[Saved entries]
********************

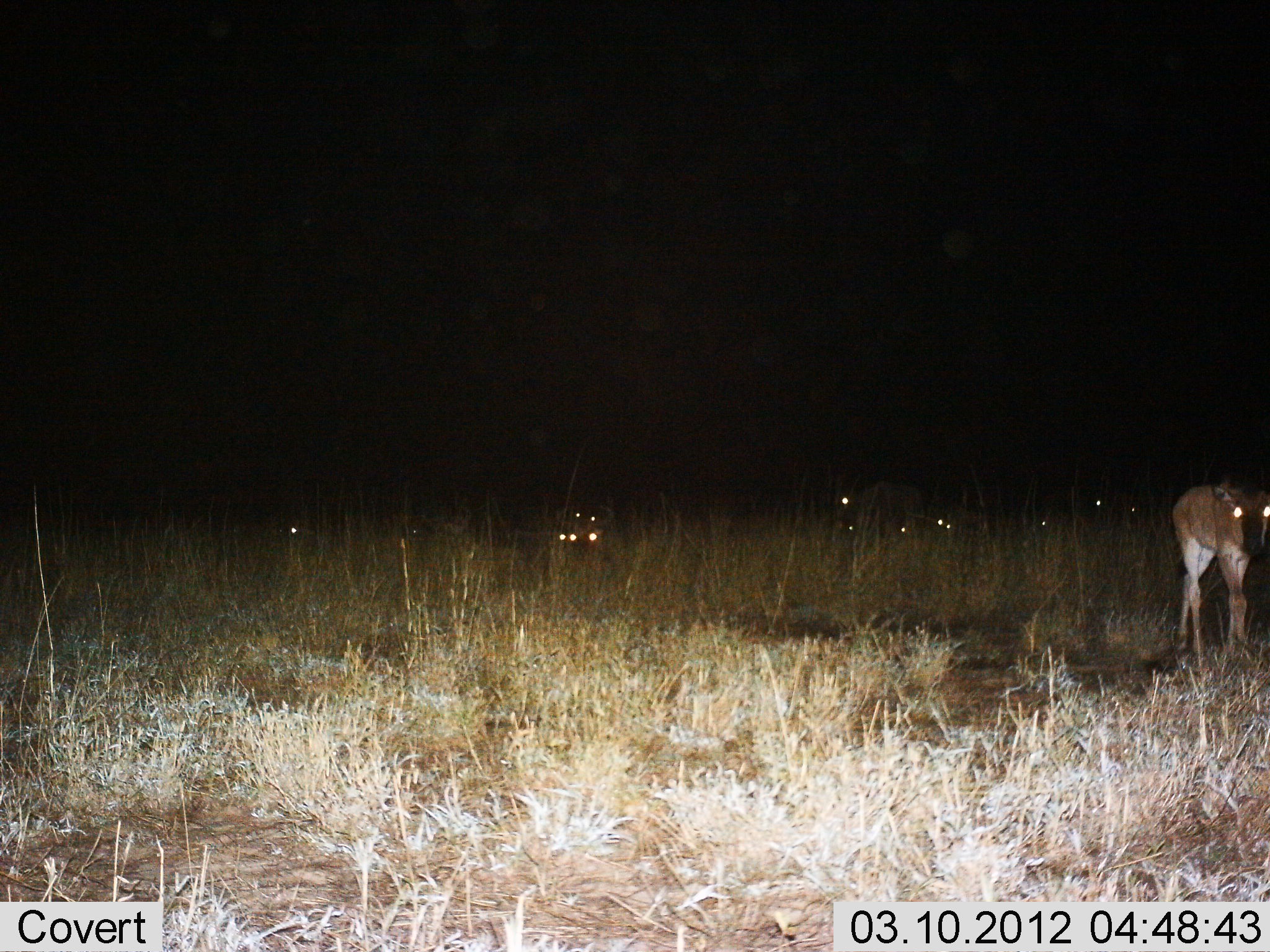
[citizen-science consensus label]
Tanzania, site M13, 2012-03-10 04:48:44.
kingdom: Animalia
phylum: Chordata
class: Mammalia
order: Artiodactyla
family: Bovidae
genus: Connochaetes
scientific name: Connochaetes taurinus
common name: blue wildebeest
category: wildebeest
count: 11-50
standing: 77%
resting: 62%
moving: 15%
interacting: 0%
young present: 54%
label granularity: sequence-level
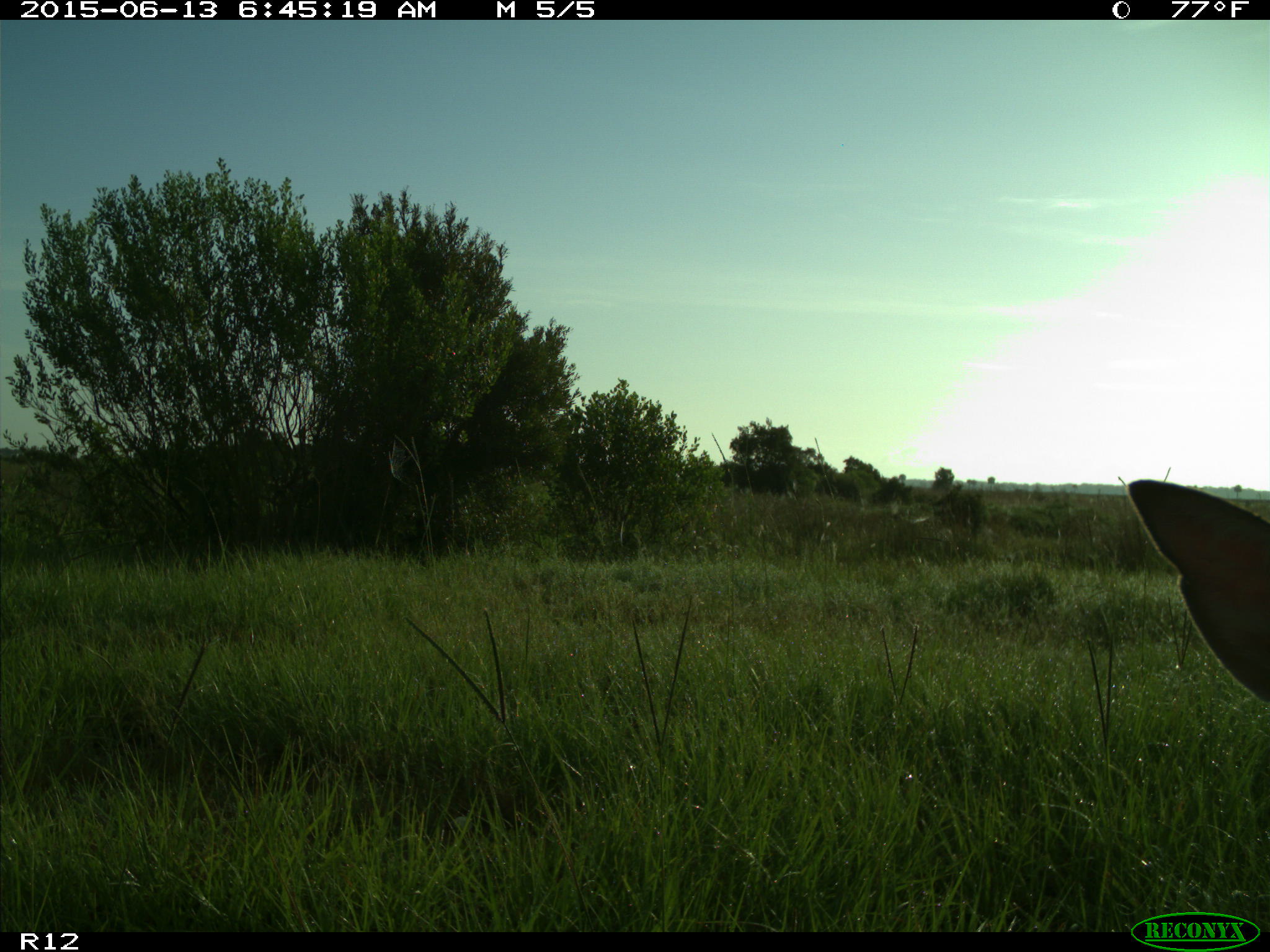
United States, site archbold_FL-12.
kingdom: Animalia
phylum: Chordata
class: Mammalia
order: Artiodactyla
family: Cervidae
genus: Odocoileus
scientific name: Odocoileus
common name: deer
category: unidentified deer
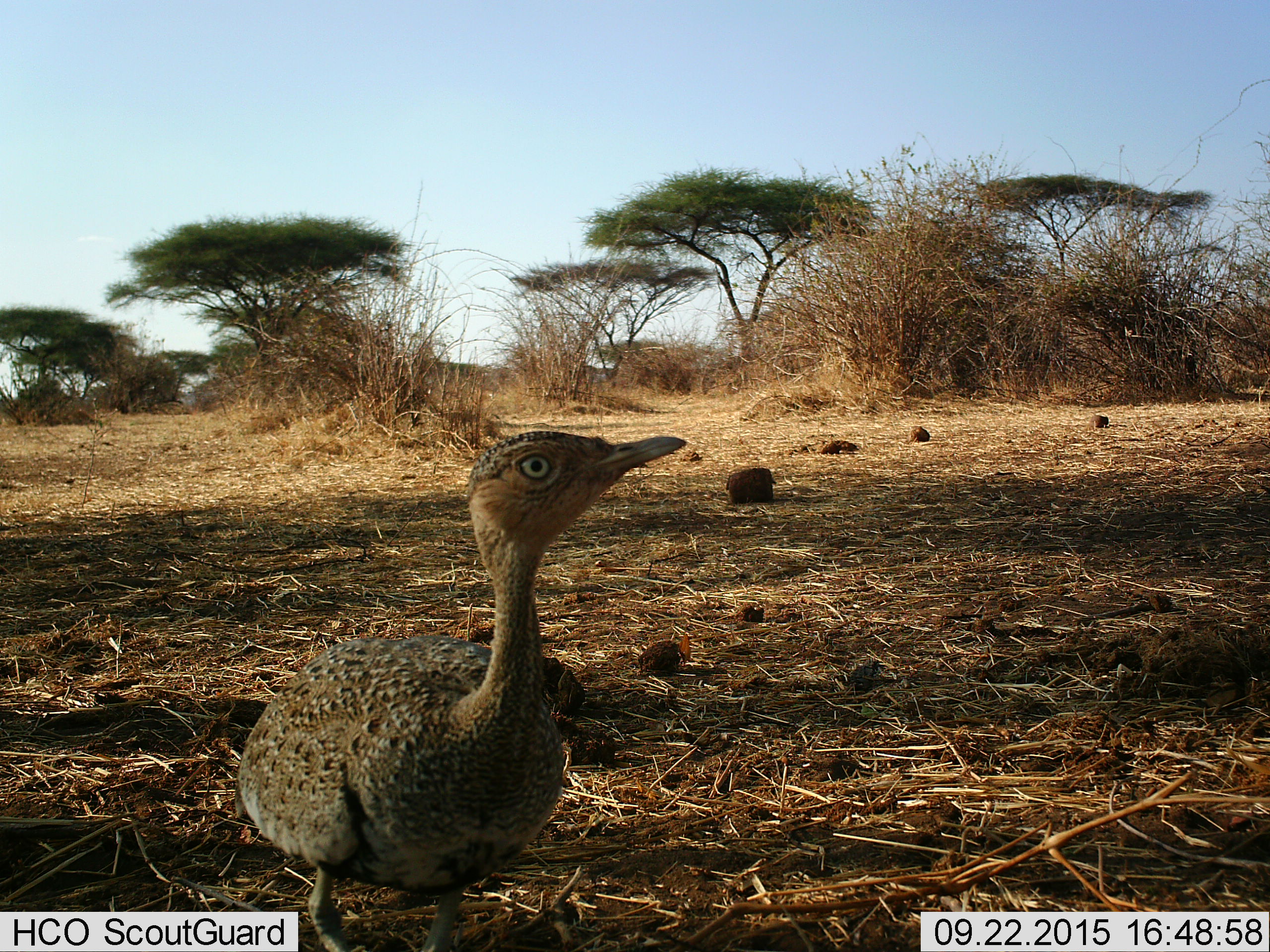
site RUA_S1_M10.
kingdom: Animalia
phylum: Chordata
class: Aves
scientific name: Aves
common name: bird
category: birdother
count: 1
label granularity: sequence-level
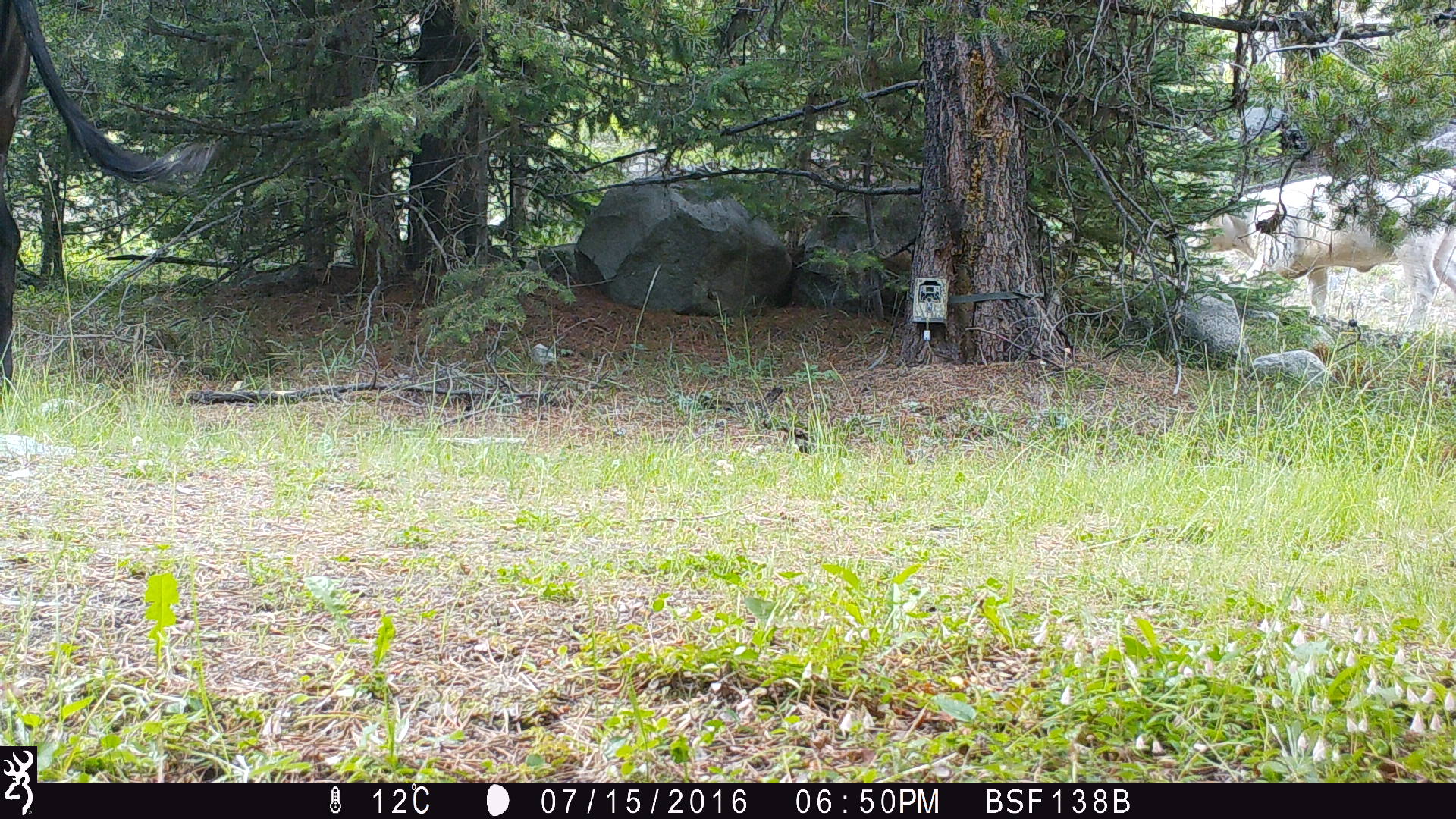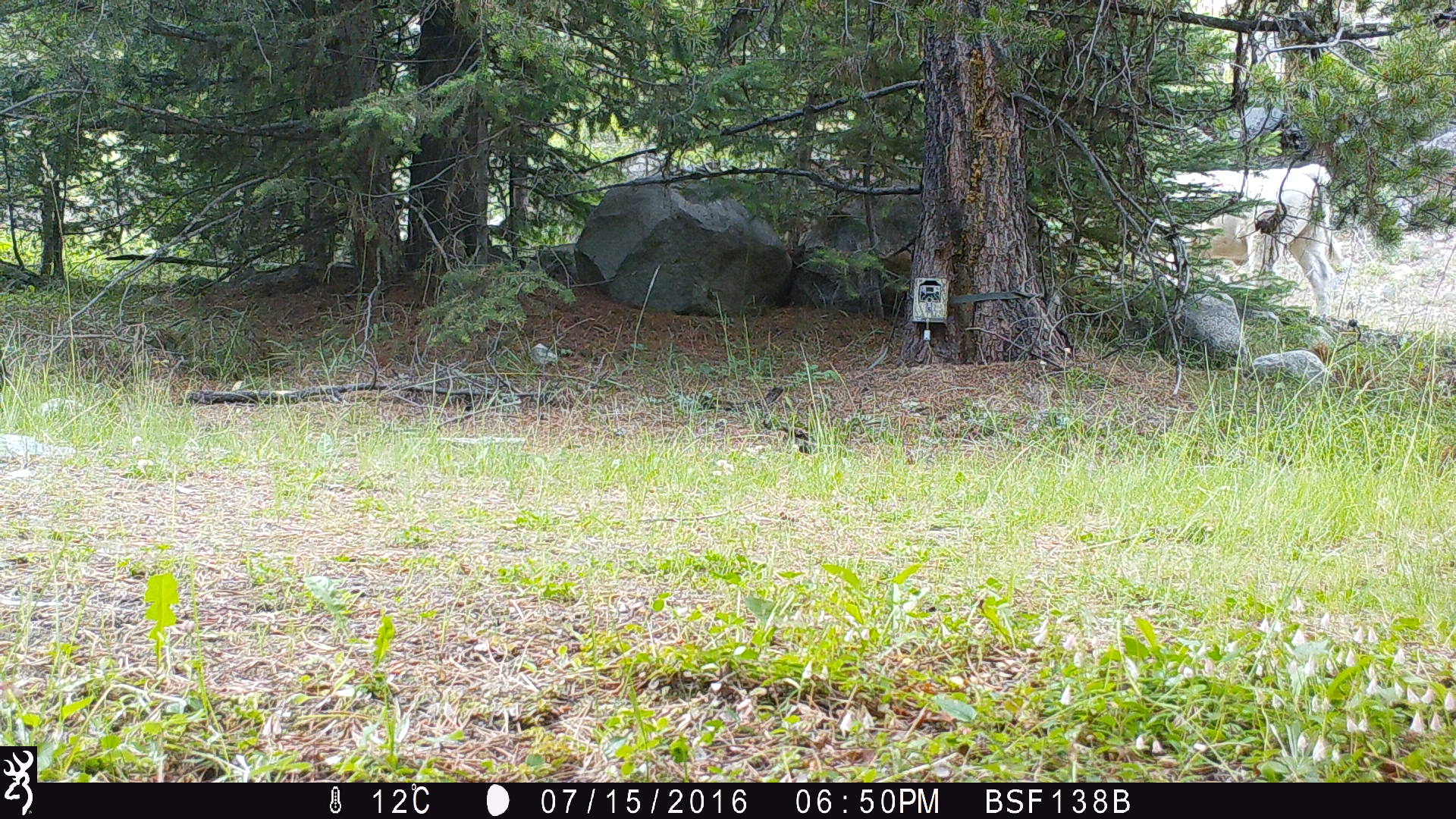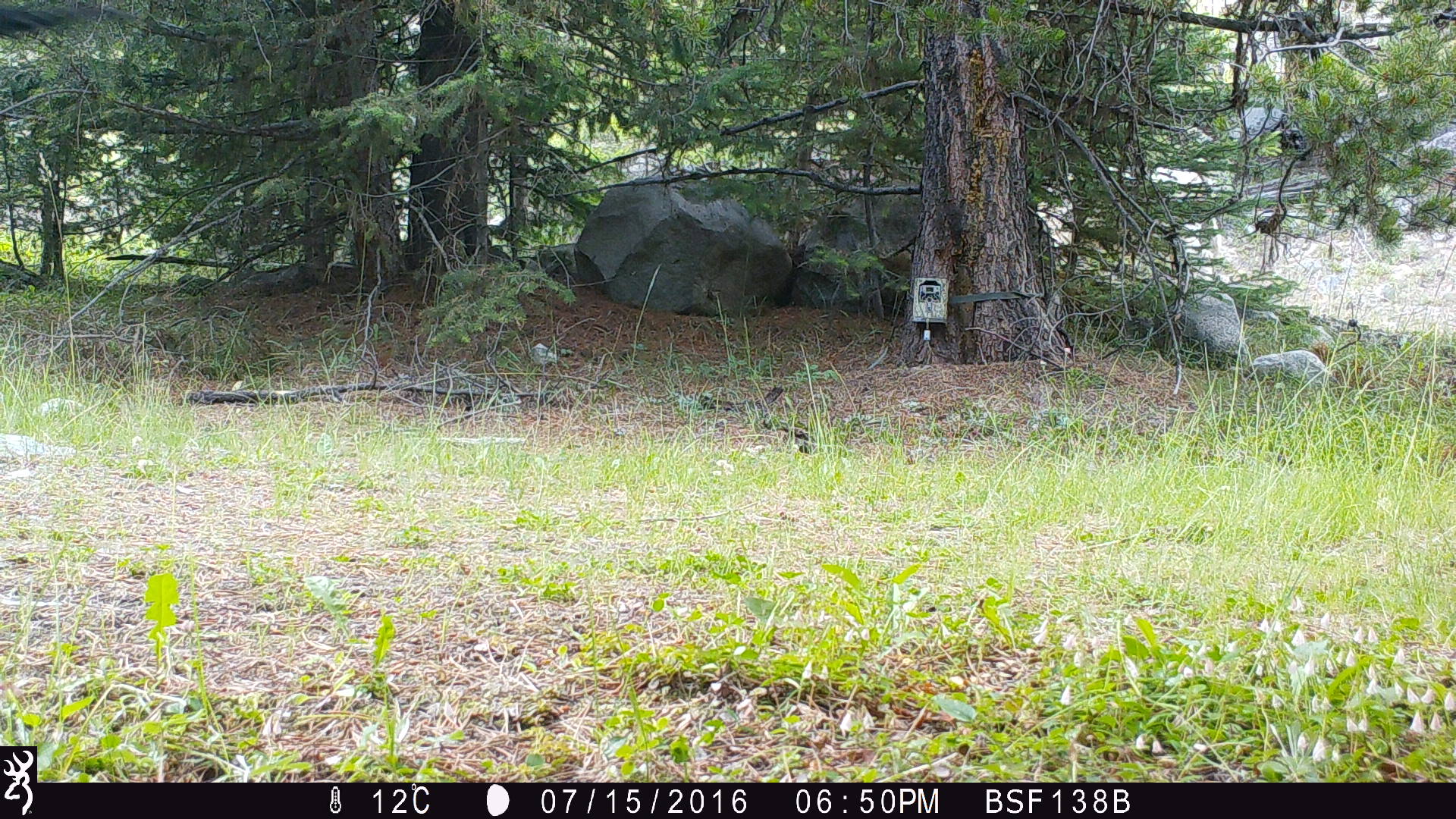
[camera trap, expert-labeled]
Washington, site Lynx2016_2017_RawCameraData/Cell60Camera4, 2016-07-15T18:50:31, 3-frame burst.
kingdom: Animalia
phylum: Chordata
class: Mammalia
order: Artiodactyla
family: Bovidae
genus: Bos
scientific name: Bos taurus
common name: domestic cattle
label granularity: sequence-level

********************

* **GOAL OF THE EXERCISE**: When you return the records, keep every word unchanged and drop the pictures.

* **OUTPUT**:
[citizen-science consensus label]
Tanzania, site M13, 2012-03-10 04:48:44.
kingdom: Animalia
phylum: Chordata
class: Mammalia
order: Artiodactyla
family: Bovidae
genus: Connochaetes
scientific name: Connochaetes taurinus
common name: blue wildebeest
category: wildebeest
count: 11-50
standing: 77%
resting: 62%
moving: 15%
interacting: 0%
young present: 54%
label granularity: sequence-level
United States, site archbold_FL-12.
kingdom: Animalia
phylum: Chordata
class: Mammalia
order: Artiodactyla
family: Cervidae
genus: Odocoileus
scientific name: Odocoileus
common name: deer
category: unidentified deer
site RUA_S1_M10.
kingdom: Animalia
phylum: Chordata
class: Aves
scientific name: Aves
common name: bird
category: birdother
count: 1
label granularity: sequence-level
[camera trap, expert-labeled]
Washington, site Lynx2016_2017_RawCameraData/Cell60Camera4, 2016-07-15T18:50:31, 3-frame burst.
kingdom: Animalia
phylum: Chordata
class: Mammalia
order: Artiodactyla
family: Bovidae
genus: Bos
scientific name: Bos taurus
common name: domestic cattle
label granularity: sequence-level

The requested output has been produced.